Seven people have been chosen to receive keys that, when used together from a secure location, can be used to "restart the world wide web" after a "catastrophic event." No, really.

This is what happens when you let nerds run everything: The whole world turns into an extended Dungeons and Dragons campaign. Seven specially-chosen people are now members of a "chain of trust"; in the event of a catastrophe—like a terrorist attack, or Saruman joining forces with Sauron, or Barack Obama turning off the whole internet—five members of The Fellowship of the Internet must meet in a secure location "to recover the master key" and summon Captain Planet (see above picture).

Your Seven Internet Keymasters are:

  • Paul Kane (Great Britain)
  • Dan Kaminsky (United States)
  • Jiankang Yao (China)
  • Moussa Guebre (Burkina Faso)
  • Bevil Wooding (Trinidad and Tobago)
  • Ondrej Sury (Czech Republic)
  • Norm Ritchie (Canada)

I'm not sure who is "the sexy one," who is "the brooding one," who is "the one who dies early on," etc.

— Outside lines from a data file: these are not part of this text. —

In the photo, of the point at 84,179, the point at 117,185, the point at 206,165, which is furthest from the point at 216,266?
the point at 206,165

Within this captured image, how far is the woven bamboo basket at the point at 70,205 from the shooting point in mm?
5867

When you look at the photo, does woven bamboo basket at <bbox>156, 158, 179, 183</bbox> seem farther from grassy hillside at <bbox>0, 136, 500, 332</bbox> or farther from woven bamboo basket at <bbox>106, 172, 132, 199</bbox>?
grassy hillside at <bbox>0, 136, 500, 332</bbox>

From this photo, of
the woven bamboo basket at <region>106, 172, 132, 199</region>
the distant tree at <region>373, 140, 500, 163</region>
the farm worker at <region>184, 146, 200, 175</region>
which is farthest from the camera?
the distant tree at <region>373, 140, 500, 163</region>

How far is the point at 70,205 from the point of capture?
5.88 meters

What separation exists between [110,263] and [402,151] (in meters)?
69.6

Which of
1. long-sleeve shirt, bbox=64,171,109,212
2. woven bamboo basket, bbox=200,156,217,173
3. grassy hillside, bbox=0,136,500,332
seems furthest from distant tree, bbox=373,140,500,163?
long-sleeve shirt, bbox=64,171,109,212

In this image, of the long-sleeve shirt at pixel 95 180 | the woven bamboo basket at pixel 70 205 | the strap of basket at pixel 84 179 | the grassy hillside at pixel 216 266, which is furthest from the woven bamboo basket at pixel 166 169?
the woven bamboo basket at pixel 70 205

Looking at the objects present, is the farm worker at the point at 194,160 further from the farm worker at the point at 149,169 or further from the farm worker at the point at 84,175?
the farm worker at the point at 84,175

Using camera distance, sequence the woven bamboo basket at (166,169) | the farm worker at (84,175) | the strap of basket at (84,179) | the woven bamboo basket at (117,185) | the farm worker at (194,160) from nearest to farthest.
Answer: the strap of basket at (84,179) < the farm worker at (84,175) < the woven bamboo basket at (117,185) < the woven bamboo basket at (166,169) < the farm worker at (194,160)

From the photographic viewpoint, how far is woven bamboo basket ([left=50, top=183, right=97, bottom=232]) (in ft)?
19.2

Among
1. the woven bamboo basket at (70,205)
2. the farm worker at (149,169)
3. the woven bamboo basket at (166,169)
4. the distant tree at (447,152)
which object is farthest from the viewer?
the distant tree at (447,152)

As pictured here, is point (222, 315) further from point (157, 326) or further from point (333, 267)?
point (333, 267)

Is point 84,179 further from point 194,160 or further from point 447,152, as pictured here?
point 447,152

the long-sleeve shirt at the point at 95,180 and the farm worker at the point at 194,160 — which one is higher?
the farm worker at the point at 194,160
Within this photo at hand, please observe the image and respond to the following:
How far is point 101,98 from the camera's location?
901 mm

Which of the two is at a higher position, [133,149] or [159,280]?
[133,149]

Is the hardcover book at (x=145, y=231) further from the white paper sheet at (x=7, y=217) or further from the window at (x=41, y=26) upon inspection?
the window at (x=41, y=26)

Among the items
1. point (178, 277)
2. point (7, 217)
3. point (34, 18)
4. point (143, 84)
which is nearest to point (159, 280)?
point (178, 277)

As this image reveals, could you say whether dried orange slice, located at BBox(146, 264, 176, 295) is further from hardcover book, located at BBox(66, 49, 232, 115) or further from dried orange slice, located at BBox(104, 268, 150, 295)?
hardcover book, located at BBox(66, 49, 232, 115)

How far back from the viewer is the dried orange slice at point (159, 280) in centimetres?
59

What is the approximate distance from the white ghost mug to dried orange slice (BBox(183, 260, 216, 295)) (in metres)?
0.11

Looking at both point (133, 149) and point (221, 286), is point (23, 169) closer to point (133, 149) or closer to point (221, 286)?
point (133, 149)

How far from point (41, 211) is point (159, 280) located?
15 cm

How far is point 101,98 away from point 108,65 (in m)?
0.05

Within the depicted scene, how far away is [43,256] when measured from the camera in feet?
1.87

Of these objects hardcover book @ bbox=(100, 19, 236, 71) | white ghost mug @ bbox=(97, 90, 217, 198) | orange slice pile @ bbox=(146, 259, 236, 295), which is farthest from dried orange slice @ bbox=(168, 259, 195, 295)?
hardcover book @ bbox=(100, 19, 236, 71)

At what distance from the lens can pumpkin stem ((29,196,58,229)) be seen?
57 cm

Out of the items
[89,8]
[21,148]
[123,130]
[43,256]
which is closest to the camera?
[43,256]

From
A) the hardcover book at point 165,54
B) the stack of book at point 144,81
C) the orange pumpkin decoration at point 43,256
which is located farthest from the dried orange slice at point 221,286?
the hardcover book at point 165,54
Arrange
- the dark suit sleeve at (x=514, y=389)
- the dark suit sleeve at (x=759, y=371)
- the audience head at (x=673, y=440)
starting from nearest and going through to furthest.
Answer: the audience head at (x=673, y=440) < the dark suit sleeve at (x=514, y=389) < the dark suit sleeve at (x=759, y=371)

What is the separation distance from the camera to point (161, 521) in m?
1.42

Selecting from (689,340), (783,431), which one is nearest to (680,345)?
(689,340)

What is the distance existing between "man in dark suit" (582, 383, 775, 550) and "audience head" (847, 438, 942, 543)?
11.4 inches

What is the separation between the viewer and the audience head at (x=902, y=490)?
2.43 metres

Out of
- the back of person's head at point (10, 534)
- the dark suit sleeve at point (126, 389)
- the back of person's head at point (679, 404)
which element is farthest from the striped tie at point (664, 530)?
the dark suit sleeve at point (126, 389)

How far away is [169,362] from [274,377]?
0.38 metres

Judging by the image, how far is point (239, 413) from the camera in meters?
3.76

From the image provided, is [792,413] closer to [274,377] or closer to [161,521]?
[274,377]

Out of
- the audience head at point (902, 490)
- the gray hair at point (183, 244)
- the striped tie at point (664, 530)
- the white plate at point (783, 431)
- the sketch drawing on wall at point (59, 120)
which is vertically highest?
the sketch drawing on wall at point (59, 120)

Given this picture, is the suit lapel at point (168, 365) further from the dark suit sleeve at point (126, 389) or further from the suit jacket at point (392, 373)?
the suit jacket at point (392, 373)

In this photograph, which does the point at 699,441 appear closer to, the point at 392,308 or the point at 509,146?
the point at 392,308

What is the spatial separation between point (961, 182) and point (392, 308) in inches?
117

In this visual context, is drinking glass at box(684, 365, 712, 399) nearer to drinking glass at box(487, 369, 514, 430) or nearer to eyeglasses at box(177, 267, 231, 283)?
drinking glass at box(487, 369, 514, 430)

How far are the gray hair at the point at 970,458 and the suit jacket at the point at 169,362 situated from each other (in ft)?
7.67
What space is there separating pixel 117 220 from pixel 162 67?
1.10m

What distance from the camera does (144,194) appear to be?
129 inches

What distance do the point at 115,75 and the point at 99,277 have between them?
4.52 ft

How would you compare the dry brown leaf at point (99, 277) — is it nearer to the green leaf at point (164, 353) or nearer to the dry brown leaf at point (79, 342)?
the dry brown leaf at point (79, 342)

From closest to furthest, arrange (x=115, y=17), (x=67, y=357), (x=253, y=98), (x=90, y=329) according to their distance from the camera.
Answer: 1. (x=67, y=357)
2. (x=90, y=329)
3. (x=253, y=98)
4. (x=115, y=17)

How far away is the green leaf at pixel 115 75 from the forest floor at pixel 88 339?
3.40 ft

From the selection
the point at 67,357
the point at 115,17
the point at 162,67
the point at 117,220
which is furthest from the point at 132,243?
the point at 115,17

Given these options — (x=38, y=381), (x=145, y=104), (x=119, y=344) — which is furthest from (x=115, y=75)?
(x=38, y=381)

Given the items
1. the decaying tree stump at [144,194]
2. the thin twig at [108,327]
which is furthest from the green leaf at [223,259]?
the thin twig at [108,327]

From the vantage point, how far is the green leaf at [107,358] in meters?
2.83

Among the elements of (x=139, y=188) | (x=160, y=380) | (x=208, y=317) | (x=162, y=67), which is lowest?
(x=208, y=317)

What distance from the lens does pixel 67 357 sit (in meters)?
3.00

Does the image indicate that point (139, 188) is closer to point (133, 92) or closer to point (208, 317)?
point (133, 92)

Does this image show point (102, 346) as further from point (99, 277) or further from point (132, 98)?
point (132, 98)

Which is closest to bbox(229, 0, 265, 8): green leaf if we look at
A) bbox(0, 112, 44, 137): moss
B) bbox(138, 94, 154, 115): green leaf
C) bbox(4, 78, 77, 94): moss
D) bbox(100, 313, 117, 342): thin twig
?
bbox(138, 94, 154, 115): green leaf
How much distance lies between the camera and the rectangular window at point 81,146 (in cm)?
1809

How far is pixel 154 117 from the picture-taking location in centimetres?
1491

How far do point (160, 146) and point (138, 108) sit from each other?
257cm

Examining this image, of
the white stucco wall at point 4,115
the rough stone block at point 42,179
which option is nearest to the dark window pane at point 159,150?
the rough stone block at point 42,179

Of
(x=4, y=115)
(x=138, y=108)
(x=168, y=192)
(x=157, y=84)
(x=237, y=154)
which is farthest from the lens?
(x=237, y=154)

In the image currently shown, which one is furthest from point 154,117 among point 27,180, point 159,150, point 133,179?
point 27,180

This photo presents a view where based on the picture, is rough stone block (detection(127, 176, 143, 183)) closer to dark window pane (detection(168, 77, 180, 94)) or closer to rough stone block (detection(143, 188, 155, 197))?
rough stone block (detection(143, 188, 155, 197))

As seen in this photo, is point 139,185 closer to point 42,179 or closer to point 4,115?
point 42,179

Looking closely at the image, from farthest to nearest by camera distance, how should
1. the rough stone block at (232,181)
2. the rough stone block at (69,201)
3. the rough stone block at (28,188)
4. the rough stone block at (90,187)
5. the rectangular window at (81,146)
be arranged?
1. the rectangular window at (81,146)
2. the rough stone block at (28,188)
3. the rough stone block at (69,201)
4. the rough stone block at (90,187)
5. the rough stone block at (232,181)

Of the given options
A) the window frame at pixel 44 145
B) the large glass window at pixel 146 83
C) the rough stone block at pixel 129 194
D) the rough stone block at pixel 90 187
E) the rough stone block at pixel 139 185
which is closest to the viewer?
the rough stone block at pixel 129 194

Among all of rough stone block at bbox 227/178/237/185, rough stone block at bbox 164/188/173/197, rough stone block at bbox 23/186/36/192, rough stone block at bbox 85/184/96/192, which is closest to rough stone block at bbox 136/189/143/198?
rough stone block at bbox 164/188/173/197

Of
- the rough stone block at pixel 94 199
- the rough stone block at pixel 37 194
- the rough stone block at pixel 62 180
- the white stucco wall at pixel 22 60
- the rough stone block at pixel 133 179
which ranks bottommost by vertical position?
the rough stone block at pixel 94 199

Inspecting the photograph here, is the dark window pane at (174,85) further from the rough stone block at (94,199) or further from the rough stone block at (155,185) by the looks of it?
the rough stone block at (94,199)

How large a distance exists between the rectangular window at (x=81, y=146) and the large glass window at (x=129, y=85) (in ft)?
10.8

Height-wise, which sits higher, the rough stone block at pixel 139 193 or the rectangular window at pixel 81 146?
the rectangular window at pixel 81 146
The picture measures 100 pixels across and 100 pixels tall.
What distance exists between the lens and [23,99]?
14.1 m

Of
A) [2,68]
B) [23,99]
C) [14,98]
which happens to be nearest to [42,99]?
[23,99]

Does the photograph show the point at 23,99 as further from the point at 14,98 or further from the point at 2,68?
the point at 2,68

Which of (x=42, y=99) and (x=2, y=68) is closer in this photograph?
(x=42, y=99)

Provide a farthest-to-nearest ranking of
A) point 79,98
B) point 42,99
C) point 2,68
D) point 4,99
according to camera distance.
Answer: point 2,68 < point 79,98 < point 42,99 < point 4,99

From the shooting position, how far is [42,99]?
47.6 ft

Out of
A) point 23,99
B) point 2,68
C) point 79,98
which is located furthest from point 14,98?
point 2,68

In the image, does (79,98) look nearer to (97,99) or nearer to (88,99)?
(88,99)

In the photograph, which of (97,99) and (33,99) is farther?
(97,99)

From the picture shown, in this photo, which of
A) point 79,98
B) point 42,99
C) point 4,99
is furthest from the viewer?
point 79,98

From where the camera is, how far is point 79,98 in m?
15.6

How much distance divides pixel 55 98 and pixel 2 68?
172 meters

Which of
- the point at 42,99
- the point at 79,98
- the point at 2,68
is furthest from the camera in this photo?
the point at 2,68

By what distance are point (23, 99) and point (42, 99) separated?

(Okay, okay, jokes aside, this is what's really going on: A team of computer scientists has developed a security system called DNSSEC that's intended to make sure that websites are what they say they are. The selection of seven "keyholders"—the "keys" are actually swipe cards; see below for a pic—is intended to reassure consumers that the system would continue to work even in the event of a major disaster. It would only affect the websites using DNSSEC. But it's more fun to pretend the other stuff.)